Trickbot has garnered a fair share of news coverage and, consequently, it has been analyzed by many security organizations. What makes this malware so dangerous and what are the lessons to be learned?
First, let’s take a look at the nature of the beast. Trickbot is dangerous because it evolves, spreads via multiple mechanism (email and network) and targets credentials (Mimikatz). The malware started originally as a Banking Trojan distributed via spear phishing email attachment with hidden script concealed by font coloring. This technique has been proven to be a successful one for adversaries and has resulted in hundreds of millions of clients being infected. The sophisticated malware even appears to be capable of stopping standard Microsoft Windows defense techniques.
What makes this malware especially interesting is that it searches for credentials stored in memory, including SSH keys used by tools like Putty—one of the 10 most popular tools for system administrators. Attackers can use these credentials as a backdoor to access critical assets and exfiltrate data again using the SSH protocol.
The latest Trickbot is adept at stealing SSH keys.
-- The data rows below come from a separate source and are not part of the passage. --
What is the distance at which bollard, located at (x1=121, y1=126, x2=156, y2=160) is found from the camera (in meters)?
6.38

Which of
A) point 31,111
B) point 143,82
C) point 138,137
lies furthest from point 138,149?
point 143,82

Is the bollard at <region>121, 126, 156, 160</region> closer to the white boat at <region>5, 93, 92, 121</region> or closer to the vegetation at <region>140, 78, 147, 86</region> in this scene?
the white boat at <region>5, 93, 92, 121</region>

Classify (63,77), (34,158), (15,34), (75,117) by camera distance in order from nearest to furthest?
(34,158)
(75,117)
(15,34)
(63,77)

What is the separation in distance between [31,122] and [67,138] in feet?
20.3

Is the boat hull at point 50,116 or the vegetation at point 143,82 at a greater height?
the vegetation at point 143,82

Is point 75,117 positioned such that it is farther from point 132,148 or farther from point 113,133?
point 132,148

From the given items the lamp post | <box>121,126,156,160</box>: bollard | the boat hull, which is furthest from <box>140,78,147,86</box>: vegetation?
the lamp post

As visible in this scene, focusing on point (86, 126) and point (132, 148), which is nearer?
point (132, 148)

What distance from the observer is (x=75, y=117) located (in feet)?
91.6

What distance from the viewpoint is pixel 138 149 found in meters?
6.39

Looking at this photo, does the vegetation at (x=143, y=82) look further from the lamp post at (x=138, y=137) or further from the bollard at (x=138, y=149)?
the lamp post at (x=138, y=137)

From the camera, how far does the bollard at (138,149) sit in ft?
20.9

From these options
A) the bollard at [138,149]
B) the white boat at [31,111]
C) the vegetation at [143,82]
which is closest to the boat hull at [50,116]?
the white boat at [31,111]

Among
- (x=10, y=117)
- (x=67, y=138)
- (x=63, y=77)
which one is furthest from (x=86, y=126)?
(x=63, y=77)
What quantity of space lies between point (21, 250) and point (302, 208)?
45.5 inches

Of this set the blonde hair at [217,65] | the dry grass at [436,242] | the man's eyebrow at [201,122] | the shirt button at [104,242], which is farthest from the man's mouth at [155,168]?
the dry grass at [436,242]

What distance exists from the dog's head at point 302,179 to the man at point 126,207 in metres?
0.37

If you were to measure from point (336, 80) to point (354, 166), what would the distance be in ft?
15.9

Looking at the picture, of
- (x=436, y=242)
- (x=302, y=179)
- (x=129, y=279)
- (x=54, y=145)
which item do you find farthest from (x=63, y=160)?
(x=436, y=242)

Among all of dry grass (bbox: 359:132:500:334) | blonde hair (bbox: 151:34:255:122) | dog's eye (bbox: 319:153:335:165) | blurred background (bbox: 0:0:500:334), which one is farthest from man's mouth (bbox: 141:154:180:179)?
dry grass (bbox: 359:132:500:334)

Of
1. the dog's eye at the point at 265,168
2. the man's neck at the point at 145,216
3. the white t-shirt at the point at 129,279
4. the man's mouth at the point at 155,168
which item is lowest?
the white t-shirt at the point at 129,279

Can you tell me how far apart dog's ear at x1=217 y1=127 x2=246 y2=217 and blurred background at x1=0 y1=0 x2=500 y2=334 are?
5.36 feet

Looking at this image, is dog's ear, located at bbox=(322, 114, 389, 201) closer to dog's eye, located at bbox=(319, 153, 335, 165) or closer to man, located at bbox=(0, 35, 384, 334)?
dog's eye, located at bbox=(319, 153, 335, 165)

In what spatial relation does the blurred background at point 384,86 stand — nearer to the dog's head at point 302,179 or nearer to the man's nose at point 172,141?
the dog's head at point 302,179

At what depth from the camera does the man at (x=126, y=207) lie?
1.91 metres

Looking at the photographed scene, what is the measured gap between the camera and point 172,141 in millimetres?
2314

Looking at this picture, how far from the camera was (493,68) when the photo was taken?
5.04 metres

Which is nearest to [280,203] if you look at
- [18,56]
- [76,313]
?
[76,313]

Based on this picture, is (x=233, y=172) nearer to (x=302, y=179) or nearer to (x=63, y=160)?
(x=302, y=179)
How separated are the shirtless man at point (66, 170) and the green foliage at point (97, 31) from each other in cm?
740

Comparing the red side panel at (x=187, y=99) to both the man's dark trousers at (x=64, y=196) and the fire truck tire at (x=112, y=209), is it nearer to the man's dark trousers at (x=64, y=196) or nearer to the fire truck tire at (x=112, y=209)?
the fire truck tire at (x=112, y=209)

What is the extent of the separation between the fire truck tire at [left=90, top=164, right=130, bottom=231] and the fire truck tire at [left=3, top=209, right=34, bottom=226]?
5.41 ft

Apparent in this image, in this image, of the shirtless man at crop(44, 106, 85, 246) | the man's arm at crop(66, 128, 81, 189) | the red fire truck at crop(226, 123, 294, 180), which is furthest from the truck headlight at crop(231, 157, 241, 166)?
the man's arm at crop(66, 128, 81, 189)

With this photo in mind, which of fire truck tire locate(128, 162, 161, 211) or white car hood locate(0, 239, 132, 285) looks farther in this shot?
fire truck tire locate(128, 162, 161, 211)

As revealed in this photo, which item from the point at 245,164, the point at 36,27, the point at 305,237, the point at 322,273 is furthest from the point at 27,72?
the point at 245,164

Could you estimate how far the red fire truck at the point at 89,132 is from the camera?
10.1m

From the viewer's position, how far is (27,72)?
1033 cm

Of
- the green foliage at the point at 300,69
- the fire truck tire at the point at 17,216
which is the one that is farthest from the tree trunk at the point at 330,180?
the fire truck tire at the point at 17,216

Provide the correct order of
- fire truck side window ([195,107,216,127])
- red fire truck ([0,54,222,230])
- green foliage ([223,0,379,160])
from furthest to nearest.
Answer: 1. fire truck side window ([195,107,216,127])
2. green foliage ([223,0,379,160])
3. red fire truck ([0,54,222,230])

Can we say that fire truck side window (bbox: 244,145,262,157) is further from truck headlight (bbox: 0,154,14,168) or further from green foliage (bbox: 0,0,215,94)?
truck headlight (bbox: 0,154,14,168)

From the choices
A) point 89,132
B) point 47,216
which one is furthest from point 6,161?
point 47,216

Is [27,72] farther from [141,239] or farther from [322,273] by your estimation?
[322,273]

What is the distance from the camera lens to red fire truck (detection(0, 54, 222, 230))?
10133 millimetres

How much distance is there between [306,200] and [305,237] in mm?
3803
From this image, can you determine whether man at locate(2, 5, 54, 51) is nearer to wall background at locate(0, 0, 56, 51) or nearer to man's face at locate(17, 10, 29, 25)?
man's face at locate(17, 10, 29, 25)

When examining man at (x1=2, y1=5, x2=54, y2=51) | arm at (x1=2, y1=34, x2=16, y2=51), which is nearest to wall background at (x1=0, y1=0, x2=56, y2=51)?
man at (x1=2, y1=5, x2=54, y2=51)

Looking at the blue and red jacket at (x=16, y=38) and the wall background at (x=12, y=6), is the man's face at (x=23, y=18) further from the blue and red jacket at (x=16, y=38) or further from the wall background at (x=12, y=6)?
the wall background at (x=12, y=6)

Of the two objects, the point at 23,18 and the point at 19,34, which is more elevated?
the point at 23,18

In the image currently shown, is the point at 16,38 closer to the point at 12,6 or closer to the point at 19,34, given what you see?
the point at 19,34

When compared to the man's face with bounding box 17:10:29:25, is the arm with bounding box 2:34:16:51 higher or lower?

And while security teams have enforced password change policies and have spent billions on identity management for passwords, there’s little awareness about SSH keys and their dangers. SSH keys automate and have control over systems in the datacenter and the cloud. Stealing them gives hackers control and gives them the power to create long-term back doors.
According to Kevin Bocek, Venafi vice president of security strategy and threat intelligence, “Hackers are wising up to hidden gem: SSH machine identities given them master control businesses sensitive computers. Unfortunately for many businesses, Trickbot allows hackers to gain total control because of stolen SSH keys.”